Peruvian Seafood Soup (parihuela)
Peruvian Seafood Soup, also known as Parihuela, is a flavorful and hearty soup that is a staple in Peruvian cuisine. This soup is packed with a variety of seafood and aromatic spices, making it a perfect dish for seafood lovers.
Ingredients
- 1 lb mixed seafood (shrimp, squid, mussels, fish)
- 1 onion, chopped
- 3 garlic cloves, minced
- 1 red bell pepper, diced
- 1 cup diced tomatoes
- 4 cups fish or seafood broth
- 1 teaspoon cumin
- 1 teaspoon paprika
- 1 teaspoon dried oregano
- 1/4 cup chopped cilantro
- Salt and pepper to taste
- 2 tablespoons vegetable oil
- 1 lime, cut into wedges
Instructions
- In a large pot, heat the vegetable oil over medium heat. Add the chopped onion, minced garlic, and diced red bell pepper. Cook until the vegetables are softened.
- Add the diced tomatoes, cumin, paprika, and dried oregano to the pot. Stir and cook for a few minutes.
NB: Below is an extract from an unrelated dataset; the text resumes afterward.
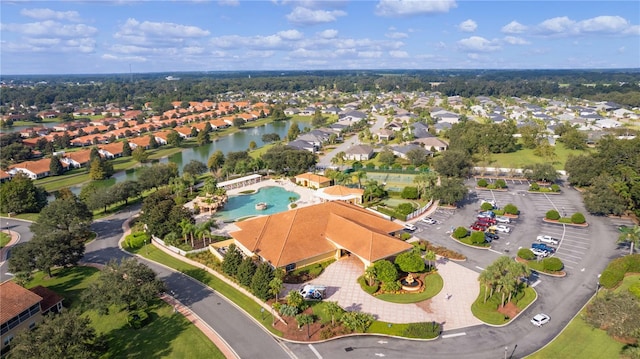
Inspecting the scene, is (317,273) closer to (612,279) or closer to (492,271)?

- Pour in the fish or seafood broth and bring the soup to a simmer.
- Add the mixed seafood to the pot and cook for about 5-7 minutes, or until the seafood is cooked through.
- Season the soup with salt and pepper to taste. Stir in the chopped cilantro.
- Divide the soup into serving bowls and serve with lime wedges on the side.
Cooking & Preparation
- Preparation time:
- 20 minutes
- Cooking time:
- 40 minutes
- Total time:
- 1 hour
- Cooking method
- Stovetop
Nutritional facts per 1 serving
- Calories
- 350 per serving
- Protein
- 25g
- Carbohydrates
- 15g
- Fat
- 20g
Supplies
Large pot Cutting board Knife Wooden spoon Ladle
Tools
Lime squeezer (optional)
Serving suggestions
Serving suggestions: Serve the Peruvian Seafood Soup with crusty bread or over a bed of white rice.
Tips & tricks
Tips: Adjust the spiciness of the soup by adding more or less paprika according to your preference.